Jonah is constantly picking up after him and doing the right things for the inspections they get. Who knew the military is so particular on how their soldiers keep their quarters? If we get married, that takes him out of bachelors’ quarters.

Honestly, I don’t understand how the military can say someone can’t live on their own unless they are married. Jonah is an adult. Why does the Army get to tell him who he lives with and the conditions he will live in? To me, he can go to war and risk his life, but he doesn’t get a say in where he lives as a single male … someone make it make sense to me. It doesn’t bother Jonah. He constantly reminds me he signed up for this. He is the property of the United States Army and he’s proud to be a soldier. In the end, as long as Jonah is happy, then I’m happy. The Army makes him his best self even if I don’t understand it all.

For example, I will be his “dependent”, which is a term my independent self struggles with. However, if we continue without me marrying him then I need to stay here to go to college. I can’t afford to go to school and pay for my own place to stay near him in North Carolina. It also means my residency status will make me have to pay out of state tuition until I’ve been a North Carolina resident long enough. As a military dependent my life in Arkansas isn’t held against me. That isn’t the only factor in our decision to get married now. We have been doing this long-distance relationship for a year, and it’s not been easy. I miss him. While I could live in my own place there near him, it makes me nervous. More than anything, I don’t like the idea of living in a strange town without him being there too. He doesn’t have a high enough rank to live out in town without a dependent. That is how he keeps explaining it to me.

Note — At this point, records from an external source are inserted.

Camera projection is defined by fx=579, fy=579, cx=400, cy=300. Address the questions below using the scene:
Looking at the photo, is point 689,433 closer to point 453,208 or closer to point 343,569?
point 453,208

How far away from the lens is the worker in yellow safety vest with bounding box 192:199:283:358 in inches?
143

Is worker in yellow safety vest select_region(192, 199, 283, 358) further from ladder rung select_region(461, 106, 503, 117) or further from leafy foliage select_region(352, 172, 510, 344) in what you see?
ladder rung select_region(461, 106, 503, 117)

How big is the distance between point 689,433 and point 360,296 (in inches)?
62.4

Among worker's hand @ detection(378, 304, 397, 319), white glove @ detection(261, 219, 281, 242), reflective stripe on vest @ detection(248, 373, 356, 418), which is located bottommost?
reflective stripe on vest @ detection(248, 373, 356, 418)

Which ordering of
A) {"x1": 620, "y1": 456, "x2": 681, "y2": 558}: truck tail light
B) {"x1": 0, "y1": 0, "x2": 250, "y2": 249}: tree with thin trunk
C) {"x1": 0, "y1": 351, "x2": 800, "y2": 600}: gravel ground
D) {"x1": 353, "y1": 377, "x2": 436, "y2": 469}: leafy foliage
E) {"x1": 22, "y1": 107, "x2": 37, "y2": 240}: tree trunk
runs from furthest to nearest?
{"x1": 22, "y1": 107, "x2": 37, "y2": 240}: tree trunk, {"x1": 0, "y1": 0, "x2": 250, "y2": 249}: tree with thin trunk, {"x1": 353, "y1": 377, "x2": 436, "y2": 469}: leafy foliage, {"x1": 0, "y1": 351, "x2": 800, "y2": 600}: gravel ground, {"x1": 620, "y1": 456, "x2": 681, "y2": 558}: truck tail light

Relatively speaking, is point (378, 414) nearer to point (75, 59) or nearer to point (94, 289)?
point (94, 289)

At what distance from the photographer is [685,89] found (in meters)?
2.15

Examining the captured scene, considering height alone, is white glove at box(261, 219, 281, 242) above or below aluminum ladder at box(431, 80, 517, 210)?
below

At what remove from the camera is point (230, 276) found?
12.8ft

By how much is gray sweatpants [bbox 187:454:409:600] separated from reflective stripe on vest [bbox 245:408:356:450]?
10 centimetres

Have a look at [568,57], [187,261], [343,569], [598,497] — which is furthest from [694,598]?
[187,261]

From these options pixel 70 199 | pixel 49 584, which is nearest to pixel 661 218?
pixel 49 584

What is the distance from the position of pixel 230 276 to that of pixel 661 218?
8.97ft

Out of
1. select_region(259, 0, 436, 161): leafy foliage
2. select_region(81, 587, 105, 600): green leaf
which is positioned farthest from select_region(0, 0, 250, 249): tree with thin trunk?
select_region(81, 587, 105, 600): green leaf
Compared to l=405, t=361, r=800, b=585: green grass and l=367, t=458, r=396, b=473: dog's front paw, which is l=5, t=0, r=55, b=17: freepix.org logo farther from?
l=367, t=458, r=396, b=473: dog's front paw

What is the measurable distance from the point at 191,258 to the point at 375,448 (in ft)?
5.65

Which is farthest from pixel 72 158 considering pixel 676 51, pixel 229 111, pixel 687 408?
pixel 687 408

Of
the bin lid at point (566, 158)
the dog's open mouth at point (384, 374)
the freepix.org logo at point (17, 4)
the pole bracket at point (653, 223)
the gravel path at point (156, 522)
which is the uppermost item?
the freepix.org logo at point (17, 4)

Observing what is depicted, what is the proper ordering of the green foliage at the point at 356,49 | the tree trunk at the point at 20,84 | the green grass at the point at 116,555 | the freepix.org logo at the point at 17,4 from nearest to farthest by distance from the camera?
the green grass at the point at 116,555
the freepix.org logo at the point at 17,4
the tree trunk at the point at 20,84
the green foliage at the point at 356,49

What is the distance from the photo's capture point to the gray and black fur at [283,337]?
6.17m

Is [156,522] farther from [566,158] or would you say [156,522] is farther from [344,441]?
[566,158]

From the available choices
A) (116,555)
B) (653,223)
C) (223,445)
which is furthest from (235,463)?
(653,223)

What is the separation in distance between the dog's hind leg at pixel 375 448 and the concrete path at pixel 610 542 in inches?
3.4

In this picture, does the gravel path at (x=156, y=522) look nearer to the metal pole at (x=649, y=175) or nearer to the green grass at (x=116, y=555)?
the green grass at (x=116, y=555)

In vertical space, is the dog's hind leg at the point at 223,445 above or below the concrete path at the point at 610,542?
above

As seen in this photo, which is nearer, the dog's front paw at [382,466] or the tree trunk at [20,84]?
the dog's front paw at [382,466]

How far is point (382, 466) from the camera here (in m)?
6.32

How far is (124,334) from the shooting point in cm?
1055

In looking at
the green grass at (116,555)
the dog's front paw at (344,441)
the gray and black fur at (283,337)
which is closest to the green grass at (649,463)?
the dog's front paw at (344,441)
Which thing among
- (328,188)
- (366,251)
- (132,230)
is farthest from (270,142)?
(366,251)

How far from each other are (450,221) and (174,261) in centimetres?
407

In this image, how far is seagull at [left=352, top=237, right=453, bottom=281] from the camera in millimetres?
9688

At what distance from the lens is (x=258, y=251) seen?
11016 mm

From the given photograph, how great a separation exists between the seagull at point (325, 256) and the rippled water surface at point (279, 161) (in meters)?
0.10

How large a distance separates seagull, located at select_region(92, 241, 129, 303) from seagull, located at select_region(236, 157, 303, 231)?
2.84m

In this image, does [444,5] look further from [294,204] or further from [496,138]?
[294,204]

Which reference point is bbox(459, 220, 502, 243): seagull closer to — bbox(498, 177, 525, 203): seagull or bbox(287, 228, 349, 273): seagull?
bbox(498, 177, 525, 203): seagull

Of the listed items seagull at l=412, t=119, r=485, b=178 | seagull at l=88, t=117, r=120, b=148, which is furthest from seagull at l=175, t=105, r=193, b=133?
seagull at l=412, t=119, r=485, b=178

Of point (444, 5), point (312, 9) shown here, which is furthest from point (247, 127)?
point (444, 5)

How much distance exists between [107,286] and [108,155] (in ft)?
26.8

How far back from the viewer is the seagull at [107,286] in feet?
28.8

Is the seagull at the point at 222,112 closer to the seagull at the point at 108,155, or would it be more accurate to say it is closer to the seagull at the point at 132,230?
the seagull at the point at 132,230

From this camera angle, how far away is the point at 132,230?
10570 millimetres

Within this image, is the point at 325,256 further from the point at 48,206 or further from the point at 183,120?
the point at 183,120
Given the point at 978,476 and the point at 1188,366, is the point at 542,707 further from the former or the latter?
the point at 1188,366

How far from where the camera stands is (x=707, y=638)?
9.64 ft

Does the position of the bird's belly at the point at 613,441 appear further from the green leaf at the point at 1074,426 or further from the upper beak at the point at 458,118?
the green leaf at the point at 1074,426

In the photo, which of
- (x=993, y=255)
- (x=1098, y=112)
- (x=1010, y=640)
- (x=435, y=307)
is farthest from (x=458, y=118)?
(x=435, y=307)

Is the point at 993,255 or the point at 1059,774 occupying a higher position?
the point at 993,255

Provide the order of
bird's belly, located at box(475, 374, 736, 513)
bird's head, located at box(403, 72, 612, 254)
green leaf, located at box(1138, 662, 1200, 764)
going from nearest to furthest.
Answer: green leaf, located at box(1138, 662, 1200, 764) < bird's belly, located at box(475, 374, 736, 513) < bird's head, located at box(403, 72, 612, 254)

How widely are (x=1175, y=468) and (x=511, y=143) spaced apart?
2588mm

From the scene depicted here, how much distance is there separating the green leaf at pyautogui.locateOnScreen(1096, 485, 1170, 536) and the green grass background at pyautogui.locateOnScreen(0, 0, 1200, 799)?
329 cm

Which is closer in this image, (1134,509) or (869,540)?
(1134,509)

I don’t exactly understand rank other than it matters to him. Somehow his rank gives him more freedoms as he works his way up. All of this is foreign to me. My dad did not serve in the military. In fact, he’s been the bread man my whole life, distributing loaves of bread and boxes of snacks to the grocery stores in our area.

We could wait. I could stay here and go to school while Jonah focuses on his career. Except, I don’t want to spend four more years apart from Jonah. It’s not like we haven’t wanted to be married one day. We have talked about it since forever it seems. This last year apart was hard enough, I don’t want to spend another year like this. When Jonah proposed on his weekend liberty after graduating boot camp, it gave us a new drive to stick it out even though the distance is hard. Immediately, I said yes, and I knew this is the life for us. Wherever he goes, I want to be by his side.